Polynomial regression
Syllabus alignment
This lesson supports the NSW Software Engineering Stage 6 syllabus:
-
Software automation / Algorithms in machine learning
- Explore models of training ML, including supervised learning.
- Describe types of algorithms associated with ML, including polynomial regression.
Polynomial regression extends linear regression by allowing the model to bend, capturing relationships that curve upward, downward, or change direction as feature values grow. Instead of fitting a single straight line, we fit a polynomial curve that can adapt to diminishing returns, accelerating growth, or other non-linear patterns in the data.
Because the model can flex, it is powerful—but also easier to overfit. Choosing the right degree and validating on unseen data are critical to avoid a curve that memorises noise instead of learning the true signal.
How polynomial regression works
The interactive below walks through fitting polynomial models to the housing-price data. You’ll see how adding higher-degree terms (e.g. (x^2), (x^3)) lets the curve follow the data more closely than a straight line, and how residuals reveal whether the chosen degree is appropriate.
As you explore, notice how the curve improves bias but can increase variance. Validation metrics and residual plots help you select a degree that generalises well.
Key ideas
- Polynomial regression fits curved relationships by adding higher-degree terms to the features.
- The degree controls flexibility: low degrees risk underfitting; high degrees risk overfitting.
- Residuals should look randomly scattered around zero; visible waves or patterns suggest the wrong degree.
- Validation metrics (e.g.
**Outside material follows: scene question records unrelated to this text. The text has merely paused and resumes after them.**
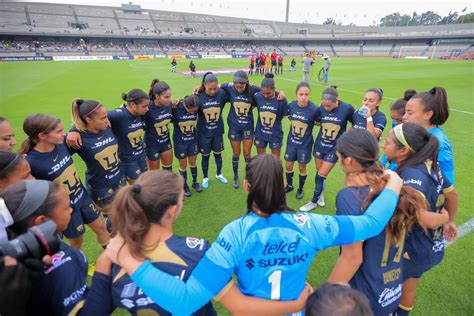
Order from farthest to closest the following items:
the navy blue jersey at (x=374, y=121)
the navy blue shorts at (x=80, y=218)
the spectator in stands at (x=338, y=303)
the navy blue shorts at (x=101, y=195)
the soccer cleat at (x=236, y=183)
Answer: the soccer cleat at (x=236, y=183) → the navy blue jersey at (x=374, y=121) → the navy blue shorts at (x=101, y=195) → the navy blue shorts at (x=80, y=218) → the spectator in stands at (x=338, y=303)

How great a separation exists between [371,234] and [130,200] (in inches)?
64.2

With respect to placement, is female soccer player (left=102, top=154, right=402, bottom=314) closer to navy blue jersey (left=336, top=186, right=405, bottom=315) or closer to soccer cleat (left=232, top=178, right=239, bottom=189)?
navy blue jersey (left=336, top=186, right=405, bottom=315)

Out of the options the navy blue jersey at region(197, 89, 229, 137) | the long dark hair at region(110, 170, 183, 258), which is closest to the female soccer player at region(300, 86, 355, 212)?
the navy blue jersey at region(197, 89, 229, 137)

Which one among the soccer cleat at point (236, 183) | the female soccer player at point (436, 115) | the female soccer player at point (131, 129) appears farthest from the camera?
the soccer cleat at point (236, 183)

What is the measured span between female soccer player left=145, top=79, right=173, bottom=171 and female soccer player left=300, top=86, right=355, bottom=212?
10.2ft

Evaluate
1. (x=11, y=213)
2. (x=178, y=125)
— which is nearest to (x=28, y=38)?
(x=178, y=125)

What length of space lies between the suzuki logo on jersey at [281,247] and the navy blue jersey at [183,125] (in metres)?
4.43

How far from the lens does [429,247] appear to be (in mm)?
2553

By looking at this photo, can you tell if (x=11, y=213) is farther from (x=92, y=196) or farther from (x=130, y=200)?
(x=92, y=196)

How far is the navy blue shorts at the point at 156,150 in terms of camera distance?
5.56m

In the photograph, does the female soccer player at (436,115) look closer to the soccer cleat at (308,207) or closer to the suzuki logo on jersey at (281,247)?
the suzuki logo on jersey at (281,247)

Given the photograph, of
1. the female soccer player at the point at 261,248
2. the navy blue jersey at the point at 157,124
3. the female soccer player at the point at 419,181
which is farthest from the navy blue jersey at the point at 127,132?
the female soccer player at the point at 419,181

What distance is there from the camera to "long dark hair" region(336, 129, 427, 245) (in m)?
1.98

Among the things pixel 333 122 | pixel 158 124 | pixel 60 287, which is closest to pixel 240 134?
pixel 158 124
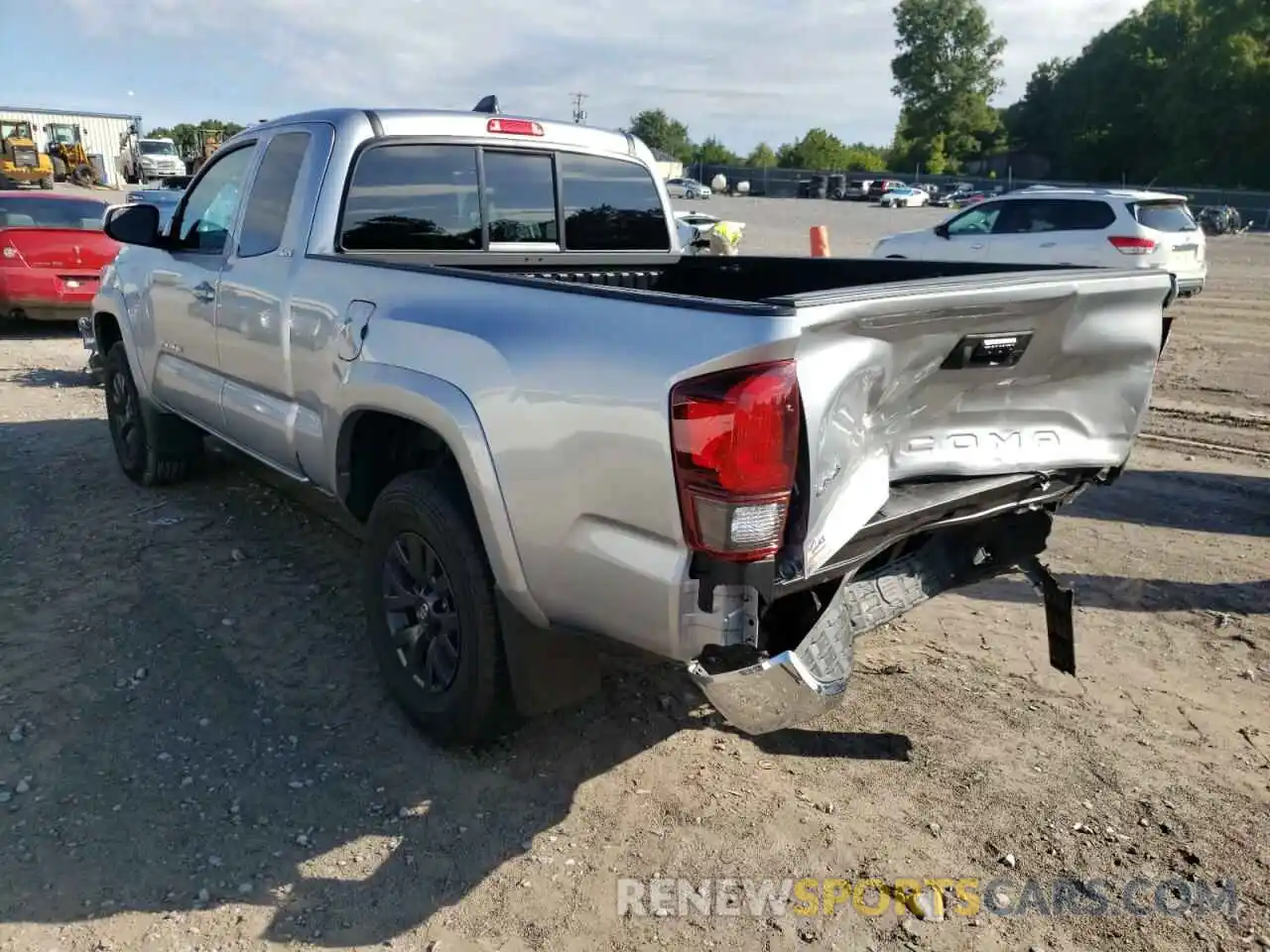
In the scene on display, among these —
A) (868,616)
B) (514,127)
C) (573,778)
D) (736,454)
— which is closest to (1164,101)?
(514,127)

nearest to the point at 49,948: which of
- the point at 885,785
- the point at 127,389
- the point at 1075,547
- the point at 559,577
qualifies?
the point at 559,577

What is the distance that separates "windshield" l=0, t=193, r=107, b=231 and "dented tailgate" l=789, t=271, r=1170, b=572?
11.0 metres

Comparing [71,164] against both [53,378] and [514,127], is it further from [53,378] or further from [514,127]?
[514,127]

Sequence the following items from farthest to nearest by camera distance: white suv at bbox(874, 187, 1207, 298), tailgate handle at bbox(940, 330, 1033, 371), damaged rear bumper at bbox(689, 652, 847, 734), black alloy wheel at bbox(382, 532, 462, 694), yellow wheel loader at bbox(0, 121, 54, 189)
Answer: yellow wheel loader at bbox(0, 121, 54, 189), white suv at bbox(874, 187, 1207, 298), black alloy wheel at bbox(382, 532, 462, 694), tailgate handle at bbox(940, 330, 1033, 371), damaged rear bumper at bbox(689, 652, 847, 734)

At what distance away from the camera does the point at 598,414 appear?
2.53 meters

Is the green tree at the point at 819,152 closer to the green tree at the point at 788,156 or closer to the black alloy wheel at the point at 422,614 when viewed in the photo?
the green tree at the point at 788,156

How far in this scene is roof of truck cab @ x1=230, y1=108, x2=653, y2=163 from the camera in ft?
13.3

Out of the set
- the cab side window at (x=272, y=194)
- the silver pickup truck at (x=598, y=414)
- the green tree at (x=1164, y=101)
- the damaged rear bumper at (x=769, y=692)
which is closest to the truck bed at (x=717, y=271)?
the silver pickup truck at (x=598, y=414)

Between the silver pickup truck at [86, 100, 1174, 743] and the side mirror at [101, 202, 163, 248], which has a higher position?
the side mirror at [101, 202, 163, 248]

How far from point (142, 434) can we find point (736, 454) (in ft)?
15.4

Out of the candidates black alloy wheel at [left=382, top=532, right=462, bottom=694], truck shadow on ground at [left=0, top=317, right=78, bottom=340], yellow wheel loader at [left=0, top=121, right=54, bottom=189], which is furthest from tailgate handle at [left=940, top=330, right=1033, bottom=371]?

MSE on a hold-out set) guide degree selection better than training error alone.
- Feature scaling still matters; very large feature values can destabilise polynomial terms.
- Polynomial regression can be seen as linear regression on engineered features ((x, x^2, x^3, …)).
Training and evaluation
- Split the dataset into training and validation/test sets before tuning the polynomial degree.
- Scale continuous features, then fit a low-degree model first (e.g. degree 2) and check residuals and validation MSE.
- Increase degree only if residuals show systematic patterns; stop when validation error bottoms out to avoid overfitting.
- After selecting the degree, refit on the training data and report metrics on the untouched validation/test set.